##### EXCERPTED DATA #####
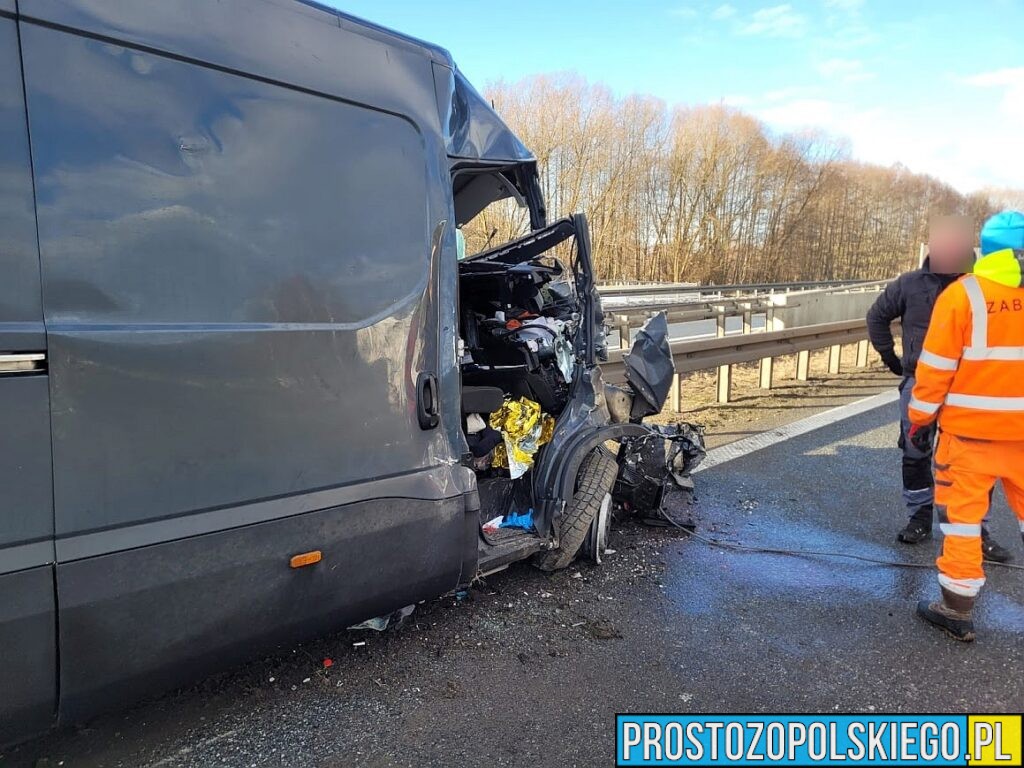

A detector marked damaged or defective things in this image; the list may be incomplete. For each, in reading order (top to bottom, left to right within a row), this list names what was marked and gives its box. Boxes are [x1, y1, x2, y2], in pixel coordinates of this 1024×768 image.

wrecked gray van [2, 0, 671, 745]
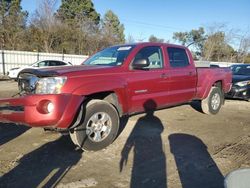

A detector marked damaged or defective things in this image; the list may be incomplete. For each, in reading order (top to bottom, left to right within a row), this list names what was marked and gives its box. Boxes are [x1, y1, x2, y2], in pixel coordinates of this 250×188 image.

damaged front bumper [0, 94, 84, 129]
#####
##### EXCERPTED DATA #####
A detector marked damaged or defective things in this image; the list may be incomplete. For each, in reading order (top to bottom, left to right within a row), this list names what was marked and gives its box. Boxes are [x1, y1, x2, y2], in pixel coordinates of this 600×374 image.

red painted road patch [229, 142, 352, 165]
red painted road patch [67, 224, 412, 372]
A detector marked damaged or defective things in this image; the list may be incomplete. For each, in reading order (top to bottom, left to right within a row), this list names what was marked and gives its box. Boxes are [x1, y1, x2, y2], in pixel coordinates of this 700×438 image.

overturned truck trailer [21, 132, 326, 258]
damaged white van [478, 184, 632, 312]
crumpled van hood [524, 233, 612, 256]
#####
EXERCISE AIM: Copy out the rows above, beginning with the line that contains "this 1024×768 image." and ending with the line that contains "damaged front bumper [0, 94, 84, 129]", both included. Leave the pictures out.

SOLUTION FOR THIS PROBLEM:
A detector marked damaged or defective things in this image; the list may be incomplete. For each, in reading order (top to bottom, left to right within a row), this list names what was marked and gives its box. Boxes are [x1, y1, x2, y2], in pixel coordinates of this 1024×768 image.

wrecked gray van [2, 0, 671, 745]

A detector marked damaged or defective things in this image; the list may be incomplete. For each, in reading order (top to bottom, left to right within a row), this list names what was marked and gives its box. Boxes are [x1, y1, x2, y2], in pixel coordinates of this 250×188 image.

damaged front bumper [0, 94, 84, 129]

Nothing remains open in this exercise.